- **ARBEITSAUFTRAG A**
Beantworte mit dem Lesetext diese drei Fragen:
(i) Für welchen Thinktank war Aaron Sterniczky bei der COP26 in Glasgow?
(ii) Welche Gipfel gab es neben dem Politik-Gipfel noch?
(iii) Was ist mit Mitigation gemeint?
- **ARBEITSAUFTRAG B**
Fasse den Lesetext in zwei Sätzen zusammen.
- **ARBEITSAUFTRAG C**
Schreib den Absatz aus dem Lesetext, der mit „1.) Ansätze in der Klimapolitik“ beginnt, als kurze Liste um und behalte die wichtigsten Fakten.

- **LESETEXT**
◇ ◇ ◇

COP26 in Glasgow: Neben dem Politik-Gipfel gab es noch den wissenschaftlichen, den finanziellen und den NGO-Gipfel, die alle mindestens genauso wichtig sind, weil auch dort Allianzen geschmiedet werden.
„Wenn sich Banken einmal mit Klimaschützerinnen an einen Tisch setzen, ist das ein sehr positives Signal, das von Glasgow ausgeht.“
Gastbeitrag von Aaron Sterniczky (Politikwissenschafter, Klimaforscher), der für den Oxforder Thinktank „The Green Economics Institute“ am COP26 in Glasgow teilnahm. |
Glasgow zusammenfassend, abseits dessen was allgemein berichtet wird, wären aus gegenwärtiger Einschätzung heraus fünf zentrale Punkte:
1.) Ansätze in der Klimapolitik lassen sich gemeinhin zwischen Mitigation und Adaption unterscheiden. Mitigation meint jene Maßnahmen, die geeignet erscheinen, den CO2 Ausstoß zu reduzieren, wo immer er anfällt. Adaption hingegen bezeichnet jene Aktivität, die notwendig sind, um unsere sozialen Praktiken und Lebensräume an einen ökologisch verändernden Planenten anzupassen. Oftmals wurde bei Diskussionen und Verhandlungen in den letzten Jahren Mitigation weit mehr Bedeutung als Adaption zugemessen. Das ändert sich gerade und spricht für einen Bewusstseinswandel. Es wächst die Akzeptanz, dass unsere Umwelt nunmehr radikal anders sein wird. Wir werden uns als Weltgesellschaft gegenseitig darin unterstützen, wie mit diesen Veränderungen umzugehen. Damit wird Klimawandel von einem meteorologischen Phänomen zum Synonym für ein Zeitalter, in das wir gerade zwangsläufig gemeinsam eintreten.

◇ ◇ ◇

- **EINGABEDATEN**
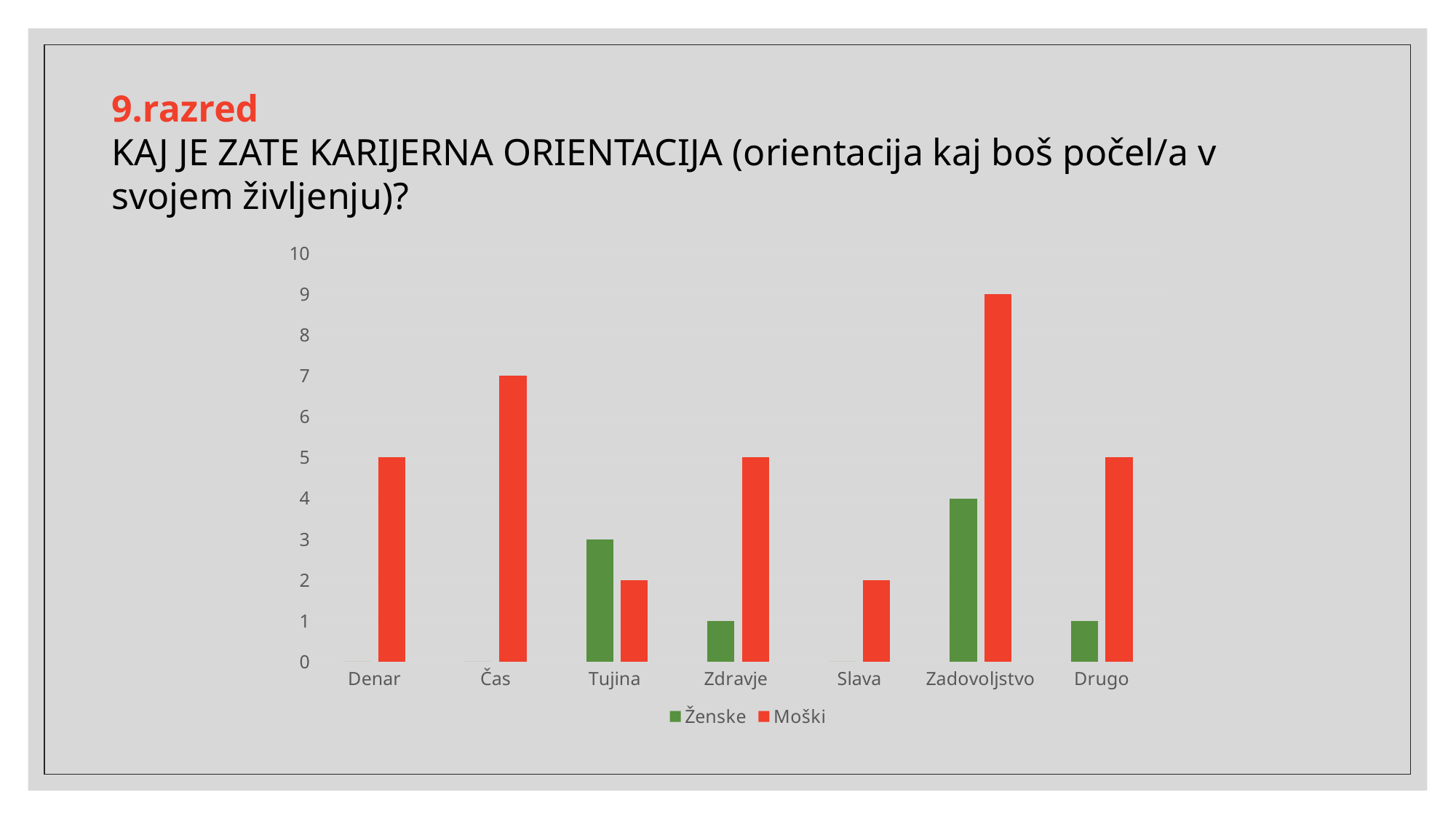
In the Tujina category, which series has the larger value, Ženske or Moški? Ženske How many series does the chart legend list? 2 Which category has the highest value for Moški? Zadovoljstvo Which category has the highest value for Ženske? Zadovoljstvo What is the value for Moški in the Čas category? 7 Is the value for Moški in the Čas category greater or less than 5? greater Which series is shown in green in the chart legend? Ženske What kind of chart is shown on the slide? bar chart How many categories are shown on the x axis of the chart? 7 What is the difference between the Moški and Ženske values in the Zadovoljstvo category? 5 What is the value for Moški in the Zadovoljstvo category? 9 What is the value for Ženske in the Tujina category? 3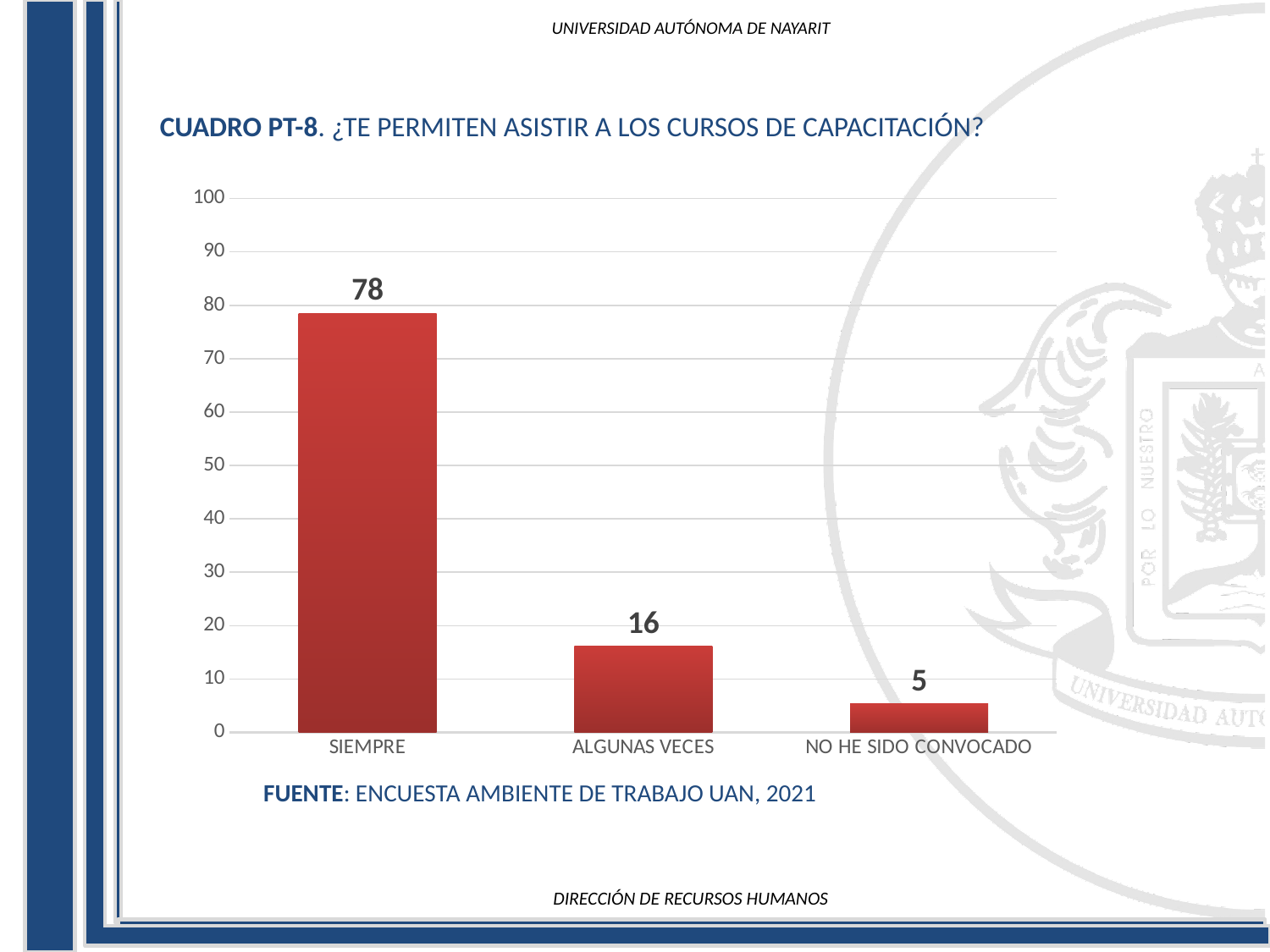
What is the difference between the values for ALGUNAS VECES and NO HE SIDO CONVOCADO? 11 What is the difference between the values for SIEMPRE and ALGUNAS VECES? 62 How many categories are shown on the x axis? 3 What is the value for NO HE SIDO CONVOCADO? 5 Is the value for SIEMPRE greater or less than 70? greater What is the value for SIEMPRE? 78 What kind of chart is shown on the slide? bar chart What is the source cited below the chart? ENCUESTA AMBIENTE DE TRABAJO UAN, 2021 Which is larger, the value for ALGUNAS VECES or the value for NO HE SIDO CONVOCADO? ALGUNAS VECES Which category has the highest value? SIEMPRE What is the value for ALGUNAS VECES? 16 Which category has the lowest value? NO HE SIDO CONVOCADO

◇ ◇ ◇

- **ANTWORTFELD A**
(i) Für den Oxforder Thinktank „The Green Economics Institute“.
(ii) Den wissenschaftlichen, den finanziellen und den NGO-Gipfel.
(iii) Maßnahmen, die geeignet erscheinen, den CO2-Ausstoß zu senken, wo immer er anfällt.

- **ANTWORTFELD B**
Neben dem Politik-Gipfel gab es bei der COP26 in Glasgow einen wissenschaftlichen, einen finanziellen und einen NGO-Gipfel, die genauso wichtig sind, weil auch dort Allianzen geschmiedet werden. In der Klimapolitik bekam bisher die Mitigation, also die Senkung des CO2-Ausstoßes, mehr Bedeutung als die Adaption, also die Anpassung an einen sich verändernden Planeten, doch das ändert sich gerade und spricht für einen Bewusstseinswandel.

- **ANTWORTFELD C**
- In der Klimapolitik unterscheidet man zwischen Mitigation und Adaption.
- Mitigation: Maßnahmen, die den CO2-Ausstoß senken sollen, wo immer er anfällt.
- Adaption: Anpassung unserer sozialen Praktiken und Lebensräume an einen Planeten, der sich ökologisch verändert.
- In den letzten Jahren bekam die Mitigation in Diskussionen und Verhandlungen oft mehr Bedeutung als die Adaption. Das ändert sich gerade und spricht für einen Bewusstseinswandel.
- Es wächst die Akzeptanz, dass unsere Umwelt radikal anders sein wird. Die Weltgesellschaft wird sich gegenseitig im Umgang mit diesen Veränderungen unterstützen.
- Der Klimawandel wird damit vom meteorologischen Phänomen zum Synonym für ein Zeitalter, in das wir gemeinsam eintreten.